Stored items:
--------------------

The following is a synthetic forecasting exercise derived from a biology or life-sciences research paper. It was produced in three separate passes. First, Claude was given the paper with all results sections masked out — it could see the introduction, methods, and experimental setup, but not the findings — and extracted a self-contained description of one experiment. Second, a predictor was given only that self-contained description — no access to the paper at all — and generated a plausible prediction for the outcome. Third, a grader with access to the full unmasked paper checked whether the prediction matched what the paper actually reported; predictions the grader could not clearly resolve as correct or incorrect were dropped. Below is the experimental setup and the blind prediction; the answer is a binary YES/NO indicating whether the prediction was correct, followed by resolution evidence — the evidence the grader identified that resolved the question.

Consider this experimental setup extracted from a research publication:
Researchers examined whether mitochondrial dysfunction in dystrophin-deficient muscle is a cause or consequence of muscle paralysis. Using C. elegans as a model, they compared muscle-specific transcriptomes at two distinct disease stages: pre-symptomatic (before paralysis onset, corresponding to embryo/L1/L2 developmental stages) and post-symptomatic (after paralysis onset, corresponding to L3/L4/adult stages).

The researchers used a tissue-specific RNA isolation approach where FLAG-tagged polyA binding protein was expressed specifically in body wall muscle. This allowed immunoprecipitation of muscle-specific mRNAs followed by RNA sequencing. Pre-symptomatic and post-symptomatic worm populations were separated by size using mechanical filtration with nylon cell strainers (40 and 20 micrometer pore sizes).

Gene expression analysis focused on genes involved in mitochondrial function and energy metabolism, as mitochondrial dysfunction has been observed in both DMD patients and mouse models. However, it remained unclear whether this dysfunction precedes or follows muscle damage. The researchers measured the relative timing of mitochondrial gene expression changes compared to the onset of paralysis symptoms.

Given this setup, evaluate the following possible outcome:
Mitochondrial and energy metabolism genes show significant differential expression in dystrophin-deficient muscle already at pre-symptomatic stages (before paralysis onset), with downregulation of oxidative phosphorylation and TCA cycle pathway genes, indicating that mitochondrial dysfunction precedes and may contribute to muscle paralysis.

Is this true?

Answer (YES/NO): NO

--------------------

Requirement: The response should consist of all the entries, copied without any alteration.

Output:
The following is a synthetic forecasting exercise derived from a biology or life-sciences research paper. It was produced in three separate passes. First, Claude was given the paper with all results sections masked out — it could see the introduction, methods, and experimental setup, but not the findings — and extracted a self-contained description of one experiment. Second, a predictor was given only that self-contained description — no access to the paper at all — and generated a plausible prediction for the outcome. Third, a grader with access to the full unmasked paper checked whether the prediction matched what the paper actually reported; predictions the grader could not clearly resolve as correct or incorrect were dropped. Below is the experimental setup and the blind prediction; the answer is a binary YES/NO indicating whether the prediction was correct, followed by resolution evidence — the evidence the grader identified that resolved the question.

Consider this experimental setup extracted from a research publication:
Researchers examined whether mitochondrial dysfunction in dystrophin-deficient muscle is a cause or consequence of muscle paralysis. Using C. elegans as a model, they compared muscle-specific transcriptomes at two distinct disease stages: pre-symptomatic (before paralysis onset, corresponding to embryo/L1/L2 developmental stages) and post-symptomatic (after paralysis onset, corresponding to L3/L4/adult stages).

The researchers used a tissue-specific RNA isolation approach where FLAG-tagged polyA binding protein was expressed specifically in body wall muscle. This allowed immunoprecipitation of muscle-specific mRNAs followed by RNA sequencing. Pre-symptomatic and post-symptomatic worm populations were separated by size using mechanical filtration with nylon cell strainers (40 and 20 micrometer pore sizes).

Gene expression analysis focused on genes involved in mitochondrial function and energy metabolism, as mitochondrial dysfunction has been observed in both DMD patients and mouse models. However, it remained unclear whether this dysfunction precedes or follows muscle damage. The researchers measured the relative timing of mitochondrial gene expression changes compared to the onset of paralysis symptoms.

Given this setup, evaluate the following possible outcome:
Mitochondrial and energy metabolism genes show significant differential expression in dystrophin-deficient muscle already at pre-symptomatic stages (before paralysis onset), with downregulation of oxidative phosphorylation and TCA cycle pathway genes, indicating that mitochondrial dysfunction precedes and may contribute to muscle paralysis.

Is this true?

Answer (YES/NO): NO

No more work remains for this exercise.